Тогда мы еще жили рядом с церковью Святого Мартина, у нас был большой сад. Так и вижу себя на солнце, с сестрой Элоди, мы играем, бегаем. Разразилась ссора. Мама вмешалась. Наверное, она решила, что неправ я. Наверное, даже произнесла несколько жестокое слово: «дурак» или «глупость». Потому что потом я вижу себя в моей комнате — я замкнулся, забаррикадировался. Меня зовут полдничать, я не спускаюсь. Я плачу. И вдруг — эта шкатулка. Эта большая красивая шкатулка из красного дерева, которую мама недавно подарила мне на день рождения. Она написала внутри: «Дорогому Эрику». А я в слезах яростно вычеркиваю мое имя и вместо него пишу несмываемым фломастером слово «дурак». Порчу, навсегда оскверняя, вещь. Иду и символически возлагаю ее на стол столовой, изгоняя из моей комнаты, где я тотчас же запираюсь снова. А мама через дверь ласково уговаривает меня открыть, взять обратно свой подарок и утешиться, я же, упрямствуя в своем горе, отказываюсь и плачу еще пуще. Я страдаю от этого маленького горя сначала почти с наслаждением, потому что оно в основном воображаемое (стоит повернуть ключ, чтобы оно исчезло), потом боль и ярость становятся все сильнее, потому что я собственным своим упрямством претворяю его в действительность (мама утомится, я останусь один), но это сильнее меня, я не могу уступить, она не может вот так просто отделаться, я подниму ставку, я готов дойти до трагедии. Чем больше времени проходит, тем больше я страдаю, тем больше она страдает, тем больше я страдаю, потому что она страдает, не решаясь положить конец этому безумию, которое действительно обернется драмой (наконец я стал угрожать выброситься из окна, пришлось вызвать пожарных).
Почему я упомянул о наслаждении? Где, к чертовой матери, удовольствие в этой маленькой драме? Но оно было здесь, однако оно или — если назвать по-другому — какая-то невероятная сила подталкивала меня действовать во вред не только маме, но и мне самому. Во вред себе? Это только видимость, действительно, никто не может обдуманно желать себе вреда. Во всем этом зле я неосознанно искал своего блага. Но какого?
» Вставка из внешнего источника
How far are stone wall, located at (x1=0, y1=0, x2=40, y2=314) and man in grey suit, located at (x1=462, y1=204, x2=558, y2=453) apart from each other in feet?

Вдруг на улице Сан Лоренцо мне на глаза попалась афиша идущего на моем фестивале фильма, в котором Пазолини дирижирует Каллас, — и в ней имя Медеи. Медея, чудовищная и страдающая, убившая собственных детей из ненависти к их отцу: какая фигура лучше символизирует то, что я пытаюсь выразить? Ведь есть связь между игнорированием матери и матереубийством. Одно маловажно, другое трагично, но в основе своей это одна и та же война, война, в которой бросают вызов себе самому и в то же время другому, себе самому, чтобы заставить другого покориться; другому, раня которого, страдаешь прежде всего сам; война со своим собственным горем и вместе с тем захват заложника, при котором заложник — ты сам, а для того, чтобы оказать давление и сделать шантаж достоверным, служит начало самоповреждения. В случае обычной обиды покалеченным, растерзанным оказывается связь с другим в своей самой будничной и простой форме — разговор. Я молчу, чтобы заставить другого почувствовать себя обездоленным. Но лишая другого моего слова, я беру на себя риск быть лишенным его слова, а также удовольствия быть выслушанным. Я молчу, я заставляю нас молчать. Это и правда обоюдоострое оружие. Только, как в дуэлях «прекрасной эпохи», битва идет до первой крови. Разрыв, возникающий в этом молчании, только обозначен, но не состоялся в действительности. Это почти ритуал, мы словно в театре. Мы надеемся, знаем, что все кончится хорошо. Мы символически разорвали узы привязанности, только чтобы их укрепить. Это как в покере: я делаю вид, что проигрываю, чтобы отыграть всю свою ставку и даже гораздо больше того. Возвращение к хитростям раннего детства. Я все время ожидаю, что меня прервет ласковое прикосновение — мать или отец возьмет на себя всю вину и вернет свою привязанность.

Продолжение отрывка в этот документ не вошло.